SAHARA

The study is designed to demonstrate the safety and efficacy of two dose concentrations of SAF312 eye drops (dose 1 [5 mg/ml] and dose 2 [15 mg/ml]) in subjects with chronic induced corneal pain (CICP) persisting at least for 4 months after refractive surgery and chronicity confirmed during the observational period.
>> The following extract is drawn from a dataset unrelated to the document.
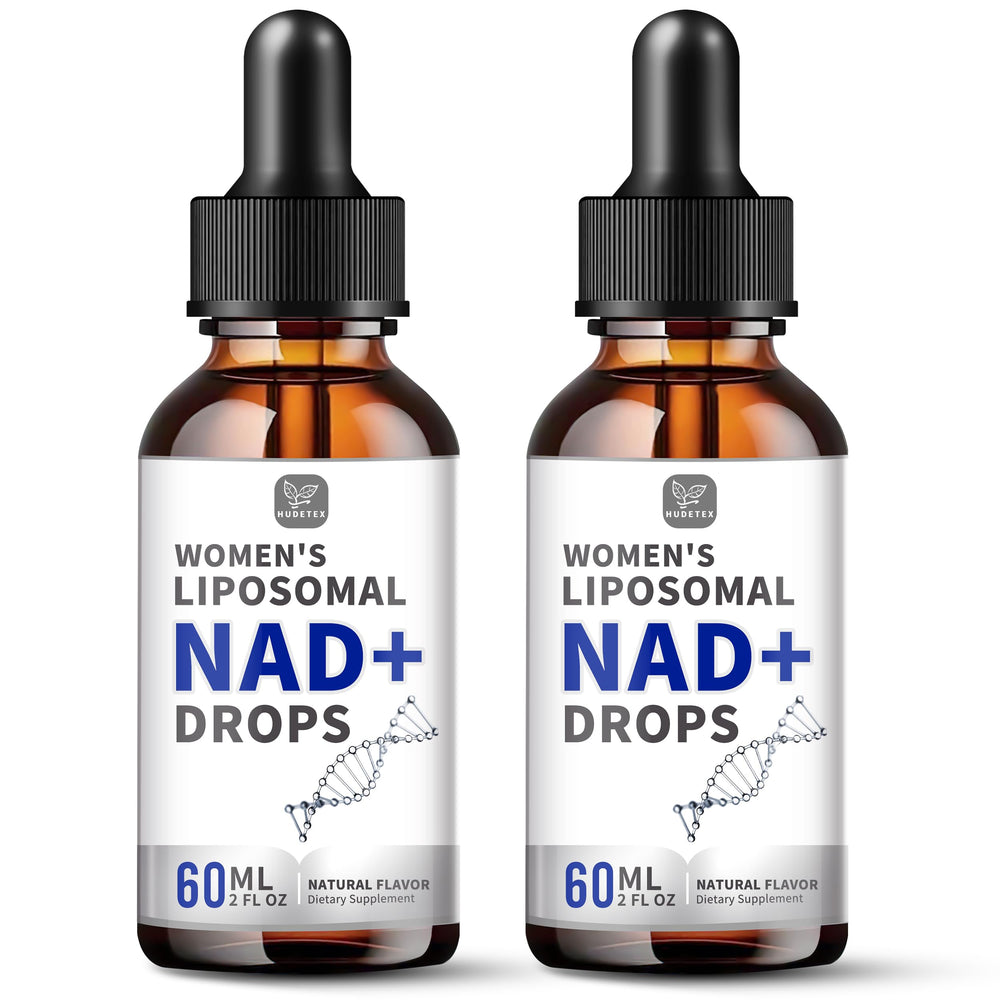 Hudetex Women's NAD liquid bottle for daily energy support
The study will also determine the optimal dose to carry forward for further development.

Inclusion Criteria

• Subjects who have undergone PRK or LASIK surgery in both eyes ≥4 months prior to Screening Visit and experiencing persistent ocular surface pain since the surgery, and have been seen by an ophthalmologist at least once with complaint of continued ocular pain since surgery
• Subjects with moderate to severe ocular pain (VAS ≥ 50 mm) at Screening Visit.

Exclusion Criteria

• Use of contact lenses within 14 days of the screening visit or for duration of the study
• Use of artificial tears, gels, lubricants or pain medication within 4 hours of conducting assessments at the Screening Visit
• Use of nerve growth factor eye drops within 14 days of the Screening Visit.

Study Requirements

Study participation is 6 months, with 6 study visits. You will be asked to come to clinic 6 times for a full eye exam, including ocular imaging. You will also be asked to use your randomily assigned study drug (Dose 1, Dose 2 or Placebo) twice a day- morning and night.